List of tasks
(a) Echo the part of the Greer opinion from "Reported in 32" up to and including "in the penitentiary.".
(b) Condense the paragraph of the Greer opinion beginning "Deceased was found dead in his place of business" into a short bulleted list that keeps its main facts.
(c) Pick up the Greer opinion from its last sentence and carry it forward.

Supplied passage
————
Case ID: tex-crim_116/html/0491-01.html
Source: Caselaw Access Project
Author: {"author": "MARTIN, Judge. LATTIMORE, Judge.", "license": "Public Domain", "url": "https://static.case.law/"}
Date Created: 2024-08-24T03:29:51.129683

Abraham Lincoln Greer v. The State.
    No. 13564.
    Delivered October 8, 1930.
    Rehearing denied December 3, 1930.
    Reported in 32 S. W. (2d) 845.
    
      The opinion states the case.
    
      Fletcher S. Jones of Beaumont, for appellant.
    
      A. A. Dawson, State’s Attorney, of Austin, for the State.
   MARTIN, Judge.

Offense, murder; penalty, ninety-nine years in the penitentiary.

Deceased was found dead in his place of business with a wound in his head indicating that he had been struck with some blunt instrument. A bull chisel lay near his body. There was blood and hair on it. The circumstances indicate that he was killed on Sunday morning about nine or ten o’clock. Appellant was seen around deceased’s place of business near this time. The deceased when found had his pockets turned wrong side out and a broken watch chain clung to his clothing. Officers learned that appellant was in possession of a watch on the day of the killing, They questioned him and he. admitted that he had taken a watch off the deceased after he was killed and told the officers that he had let a boy at the sawmill have the watch. The officers went with appellant to the sawmill, the boy was pointed out to them by appellant and on this boy they found a watch with a broken chain, which was identified as the watch of deceased. This is the State’s case and it is insisted that the evidence is insufficient. We are not able to agree with this contention. /

Motion was made to transfer appellant’s case to the juvenile court and on a hearing before the court on this motion, evidence was offered from a dentist who had examined appellant’s teeth that he would judge him to be nineteen or twenty years old. He testified : “I determine this boy’s age by the third molar tooth. A third molar tooth is cut anywhere from 16 to 35 years.” Appellant objected to this testimony because it was not the proper way to prove the age of the defendant “as recognized by law, for * * * the age of any person can only be proved by family history, or by some person knowing the event at the time at which a person is born, or by some declaration of some deceased relative who was familiar with the family history of defendant.” These were the sole objections. The witness’ qualification is not questioned in the bill. Assuming, therefore, as we must, that the witness was qualified to testify and that he testified about a matter of science, the correctness of which is apparently conceded, we have no difficulty in reaching the conclusion that the testimony was admissible. It has been said:

“Expert testimony is admissible concerning questions involving a knowledge of science, or of the arts; or of technical qualifications, or of professional skill * * * such as the race to which a person belongs, the age of children,” etc. Underhill’s Crim. Evd. (3rd Ed.), Paragraph 192.
————
Supplied records
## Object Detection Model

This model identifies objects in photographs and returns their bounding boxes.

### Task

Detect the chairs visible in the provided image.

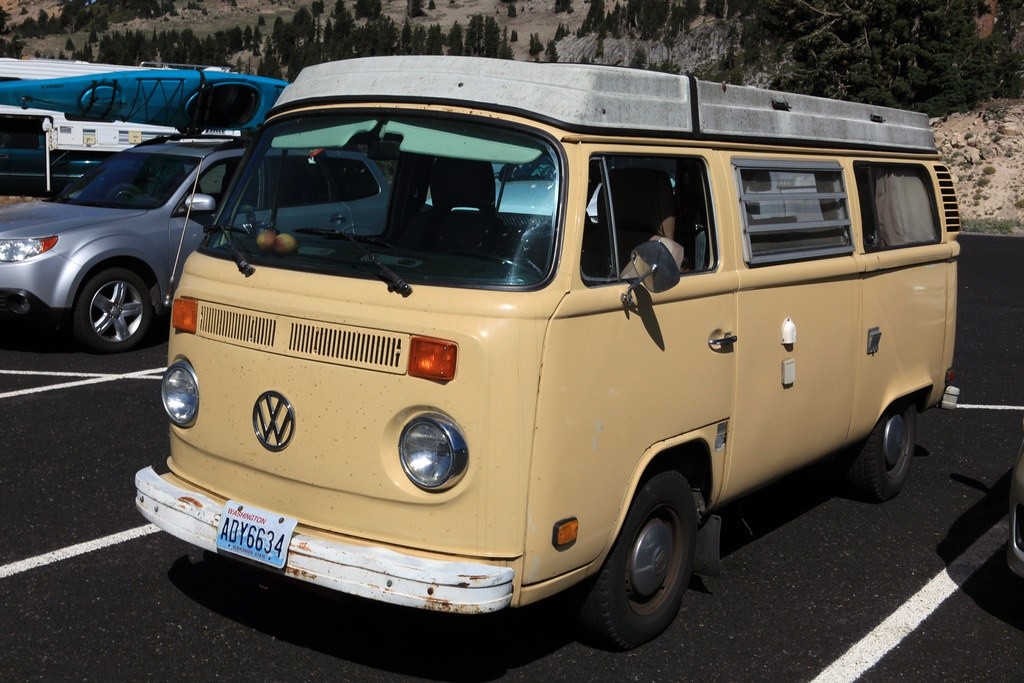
[409,160,502,263]
[597,166,677,272]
————
The replies
(a)
Reported in 32 S. W. (2d) 845.
    
      The opinion states the case.
    
      Fletcher S. Jones of Beaumont, for appellant.
    
      A. A. Dawson, State’s Attorney, of Austin, for the State.
   MARTIN, Judge.

Offense, murder; penalty, ninety-nine years in the penitentiary.

(b)
- The deceased was found dead in his place of business with a head wound that suggested a blow from a blunt instrument.
- A bull chisel with blood and hair on it lay near the body.
- The circumstances indicated he was killed on Sunday morning around nine or ten o'clock, and the appellant was seen near the business around that time.
- The deceased's pockets were turned inside out, and a broken watch chain clung to his clothing.
- Officers learned the appellant had a watch on the day of the killing. The appellant admitted taking a watch off the deceased after he was killed and said he had given it to a boy at the sawmill.
- At the sawmill, the appellant pointed out the boy. Officers found on him a watch with a broken chain, which was identified as the deceased's.
- This was the State's case. The appellant argued the evidence was insufficient, and the court disagreed.

(c)
Nor can we agree with appellant that proof of age may be made only in the manner pointed out by him in his objection. We take the following from the syllabi of Bice v. State, 37 Tex. Crim. Rep. 38:

“The testimony of a physician, who was well acquainted with the prosecutrix, was competent and admissible to the effect, that at the time of the alleged carnal intercourse, judging from the physical appearance, size and development of the prosecutrix, she was a young woman of about the age of seventeen or eighteen years.”

For other cases see Donley v. State, 44 Tex. Crim. Rep. 428; Walker v. State, 25 Tex. Crim. App. 448; Wooldridge v. State, 86 Tex. Crim. Rep. 348.

It is shown that the oral confession of appellant already referred to was made while under arrest and unwarned and circumstances were testified to indicating that it was not voluntary. Objection was made to its admissibility for these reasons. The rule is aptly stated in Williams v. State, 88 Tex. Crim. Rep. 93:

“Its admissibility rests upon that provision of the statute on confessions which permits the introduction of verbal and unwritten statements of the accused while under arrest and unwarned in instances where “in connection with the confession he makes statements of facts or circumstances that are found to be true and which conduce to establish his guilt, such as finding the secreted or stolen property, or the instrument with which he states the offense was committed.” Spearman v. State, 34 Texas Crim. Rep. 279; Collins v. State, 24 Texas Crim. App. 151; Branch’s Ann. Texas P. C., sec. 63.”

See recent case of Hoobler v. State, 24 S. W. (2nd) 413, where the exact question here raised was decided adversely to appellant.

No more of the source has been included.